> [LESETEXT]
#####
Art. 152 Recht auf Beweis
1 Jede Partei hat das Recht, dass das Gericht die von ihr form- und fristgerecht angebotenen tauglichen Beweismittel abnimmt.
2 Rechtswidrig beschaffte Beweismittel werden nur berücksichtigt, wenn das Interesse an der Wahrheitsfindung überwiegt.
Das Recht auf Beweis – der sog. Beweisanspruch – ist ein wesentlicher
Ausfluss des rechtlichen Gehörs (
Art. 53
). Es gewährleistet den Parteien, für rechtserhebliche Sachvorbringen
zum Beweis zugelassen zu werden, sofern das beantragte Beweismittel tauglich
ist sowie form- und fristgereicht vorgebracht wird (Abs. 1). Dieses zentrale
Parteirecht steht im Spannungsfeld zu der sog. antizipierten Beweiswürdigung:
Danach kann das Gericht Beweisanträge ablehnen, wenn es seine Überzeugung
durch andere Beweismittel bereits gewonnen hat oder wenn es das offerierte
Beweismittel als untauglich hält. Der Vorentwurf hatte eine entsprechende
Regelung vorgesehen (Art. 147 Abs. 2 VE), die jedoch in der Vernehmlassung
stark kritisiert wurde. Der Entwurf trägt dieser Kritik Rechnung und erwähnt
die antizipierte Beweiswürdigung nicht mehr. Das bedeutet jedoch nicht,
dass sie künftig von Bundesrechts wegen ausgeschlossen wäre. Vielmehr ist
sie der freien Beweiswürdigung inhärent: Kein Gericht ist nach heutiger
Praxis gezwungen, allen Beweisanträgen unbesehen und unbeschränkt stattzugeben.
#####
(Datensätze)
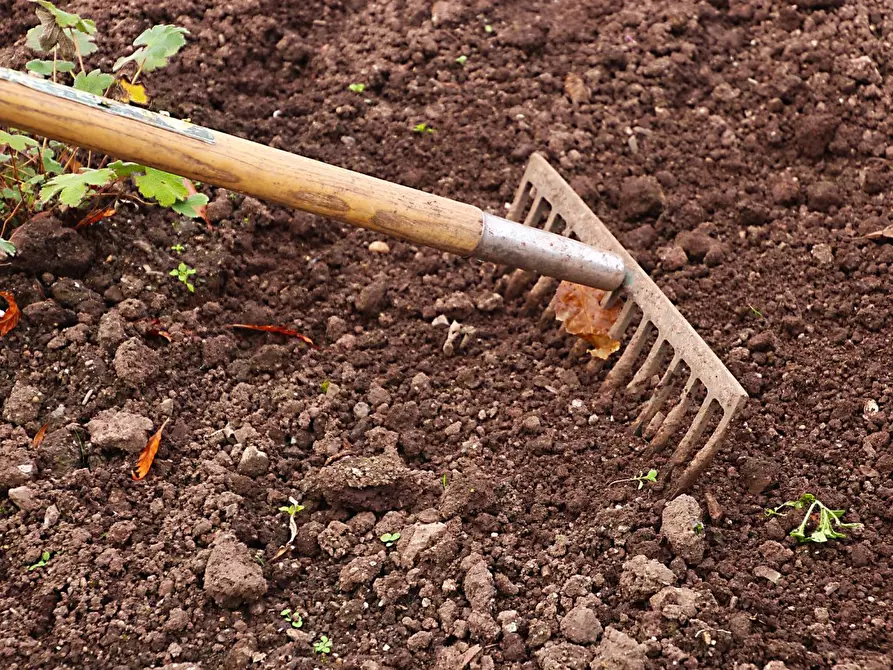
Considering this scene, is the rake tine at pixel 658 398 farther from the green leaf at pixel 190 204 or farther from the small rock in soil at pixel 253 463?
the green leaf at pixel 190 204

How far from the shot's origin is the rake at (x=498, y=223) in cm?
234

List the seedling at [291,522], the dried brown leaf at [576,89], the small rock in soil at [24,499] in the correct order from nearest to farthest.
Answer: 1. the small rock in soil at [24,499]
2. the seedling at [291,522]
3. the dried brown leaf at [576,89]

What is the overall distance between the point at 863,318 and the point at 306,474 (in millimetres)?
2019

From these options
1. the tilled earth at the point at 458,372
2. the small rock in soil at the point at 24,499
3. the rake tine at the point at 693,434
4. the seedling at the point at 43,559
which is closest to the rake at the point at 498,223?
the rake tine at the point at 693,434

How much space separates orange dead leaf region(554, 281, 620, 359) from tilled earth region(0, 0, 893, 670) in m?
0.11

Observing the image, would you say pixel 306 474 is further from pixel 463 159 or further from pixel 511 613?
pixel 463 159

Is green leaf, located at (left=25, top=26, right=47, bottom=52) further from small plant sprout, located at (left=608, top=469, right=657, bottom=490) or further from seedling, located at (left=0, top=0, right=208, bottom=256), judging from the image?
small plant sprout, located at (left=608, top=469, right=657, bottom=490)

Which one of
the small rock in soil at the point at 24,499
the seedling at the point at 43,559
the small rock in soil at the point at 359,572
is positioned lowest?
the seedling at the point at 43,559

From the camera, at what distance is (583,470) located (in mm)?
2902

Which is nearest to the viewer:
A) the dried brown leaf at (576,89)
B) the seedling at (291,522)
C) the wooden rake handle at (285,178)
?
the wooden rake handle at (285,178)

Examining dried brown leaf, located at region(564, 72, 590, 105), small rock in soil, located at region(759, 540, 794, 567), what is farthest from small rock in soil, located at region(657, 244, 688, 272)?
small rock in soil, located at region(759, 540, 794, 567)

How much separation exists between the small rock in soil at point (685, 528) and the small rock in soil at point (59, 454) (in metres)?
1.79

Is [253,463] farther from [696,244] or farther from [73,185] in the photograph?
[696,244]

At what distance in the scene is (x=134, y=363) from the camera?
9.41 ft
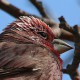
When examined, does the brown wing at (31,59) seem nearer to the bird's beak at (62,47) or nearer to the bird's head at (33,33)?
the bird's head at (33,33)

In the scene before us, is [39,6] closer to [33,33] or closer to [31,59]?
[33,33]

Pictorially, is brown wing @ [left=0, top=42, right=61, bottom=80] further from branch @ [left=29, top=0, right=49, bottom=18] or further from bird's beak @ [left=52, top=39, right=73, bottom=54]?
branch @ [left=29, top=0, right=49, bottom=18]

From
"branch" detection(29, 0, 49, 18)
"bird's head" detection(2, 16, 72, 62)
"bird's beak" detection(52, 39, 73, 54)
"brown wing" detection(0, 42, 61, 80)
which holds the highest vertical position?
"branch" detection(29, 0, 49, 18)

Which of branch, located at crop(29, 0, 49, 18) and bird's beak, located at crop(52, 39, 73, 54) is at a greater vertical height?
branch, located at crop(29, 0, 49, 18)

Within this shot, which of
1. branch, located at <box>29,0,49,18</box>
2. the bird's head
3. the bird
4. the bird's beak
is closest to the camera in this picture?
the bird

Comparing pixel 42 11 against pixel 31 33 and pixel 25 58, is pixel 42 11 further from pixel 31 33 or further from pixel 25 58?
pixel 25 58

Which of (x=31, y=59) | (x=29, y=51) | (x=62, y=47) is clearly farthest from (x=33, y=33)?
(x=31, y=59)

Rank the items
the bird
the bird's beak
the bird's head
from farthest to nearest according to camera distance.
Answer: the bird's beak
the bird's head
the bird

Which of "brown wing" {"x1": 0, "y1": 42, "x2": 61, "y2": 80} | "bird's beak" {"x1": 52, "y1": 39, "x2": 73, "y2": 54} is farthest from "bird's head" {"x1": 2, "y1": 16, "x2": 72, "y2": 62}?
"brown wing" {"x1": 0, "y1": 42, "x2": 61, "y2": 80}
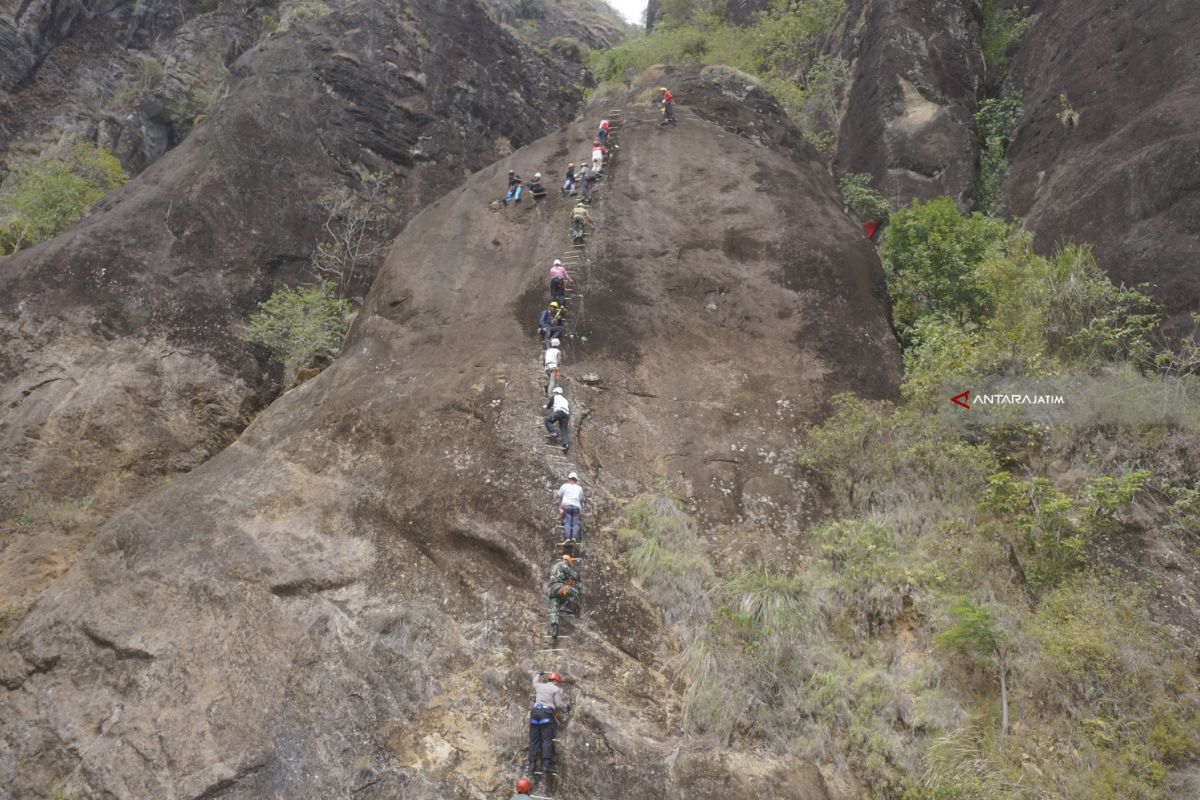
#####
> [AUFGABE 1] Unter welcher Bedingung berücksichtigt das Gericht laut dem Text zum Recht auf Beweis rechtswidrig beschaffte Beweismittel?
> [AUFGABE 2] Schreib den Text zum Recht auf Beweis nach seinem letzten Satz mit einigen Sätzen weiter.

> [ANTWORT 1] Nur wenn das Interesse an der Wahrheitsfindung überwiegt.

> [ANTWORT 2]
Vielmehr kann eine Partei aufgefordert werden, aus einer Vielzahl von Anträgen
eine Selektion zu treffen. Falls sie dieser Aufforderung nicht nachkommt,
kann das Gericht selber eine Triage vornehmen und die Beweisabnahme auf
ein vernünftiges Mass beschränken. Wenn das Gericht seine Überzeugung schliesslich
gebildet hat und das Beweisverfahren abschliessen will, so muss es neuen
Beweisanträgen grundsätzlich nur Folge geben, wenn sie zulässige Noven
betreffen oder wenn das Gericht seine Feststellungen einzig auf Indizien
oder allgemeine Erfahrungssätze zu stützen vermag. In Interesse eines konzentrierten
Verfahrens ist die antizipierte Beweiswürdigung ein notwendiger Ausgleich
zum Recht auf Beweis.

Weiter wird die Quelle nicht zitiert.